Resolution for 2010: make them pay!

Stampa
Workers' Fight workplace bulletin editorials
5 January 2010

The New Year started with a kind of comic relief - with politicians from the 2 main parties each lambasting the other, over promises they have no intention of delivering.

Labour's promise to cut public expenditure without affecting "frontline services" (and they emphasise the NHS!) is farcical, given what they have already done in terms of cutting frontline services - right across the board - and even before the crisis!

Do they think we have all forgotten the wave of closures of A&E departments, maternity and paediatric units in hospitals up and down the country which began in 2005 - and which is still underway to date? But more recently and still "in process" are the massive job cuts affecting postmen and women and closures of post offices! And what about the local councils cutting the wages and jobs of refuse collectors and street cleaners? Can't get more frontline than that!

They think we lost our memories?

Labour even went to the trouble of producing a glossy dossier devoted entirely to "proving" that the Tories have not "costed" their promises properly, at this early stage of the campaign - as if this will convince anybody! They say the Tories are hiding more cuts behind the up-front cuts. But do they really expect voters to believe that Labour will be cutting only the "backroom public service jobs", when, as most public sector workers will know, there aren't any backroom jobs left to cut?

As for the android-like Cameron, he may surprise us, by being able to shed tears at all, let alone over the growing gap between the rich and poor, or about "health inequalities being as bad as in Victorian times"! But (besides the sanctity of marriage), this is what he has been going on about!

He promises that he, unlike Labour, will increase NHS spending. But who does he think he is fooling?

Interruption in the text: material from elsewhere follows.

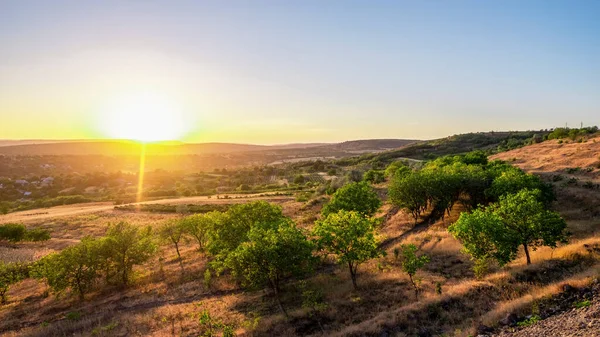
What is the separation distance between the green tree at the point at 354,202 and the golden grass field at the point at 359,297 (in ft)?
16.1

One thing we haven't forgotten is that it was the Tories who began to increase social inequalities 30 years ago, under Thatcher, and that it was they who started to hand over the NHS to private sharks.

In fact, all this electioneering - or "pre-electioneering" - as they call it, is just a diversion from all the real issues which they don't want us to think about.

The real issues

Why is it that there is no politician who bothers to raise what is today's most shocking fact : that while the stock market has regained its pre-crash level (the height it reached before Lehman Brothers went down) unemployment is still rising, house repossessions are still increasing and living standards are declining to almost worse than what they were 20 years ago!

Whatever they may say about the "coming recovery" (which has now been postponed to the end of this year) the truth is that only profits are recovering.

And we, workers, are all paying for this "recovery" with job losses, full-time jobs cut to part-time or casualised; with reduced wages in many cases, and with worse working conditions. In many plants, fewer workers are actually producing as much as before, or even producing more, since the bosses have used the "crisis" as a pretext to turn the screw.

The recent refuse workers' strikes in Leeds and Brighton, haven't stopped other councils trying to impose the same kind of cuts in wages. Neither has the postal strike resolved the jobs issue facing postal workers.

BA cabin crew will be re-balloted in their fight against job cuts after a 12-day strike was declared unlawful. (Unfortunately, they have leaders in Unite who never intended the strike to go ahead anyway.) Attacks on jobs and conditions at Corus and Fujitsu are just a few more examples among many others of the general turn of the screw, just over the last few months, alone.

If we allow the politicians and the bosses to get away with it, they intend to make all of us pay a far higher bill still, over the years to come, under the pretext of absorbing the deficit caused by the largest handout of public money in history to the financial system.

So let's forget about politicians and their electioneering. None of this has anything to do with the problems that working people are facing. If this New Year calls for resolutions, then we should resolve to make the bosses and all of the wealthy classes pay their full share for the crisis. After all, it is their system. Let them pay for it.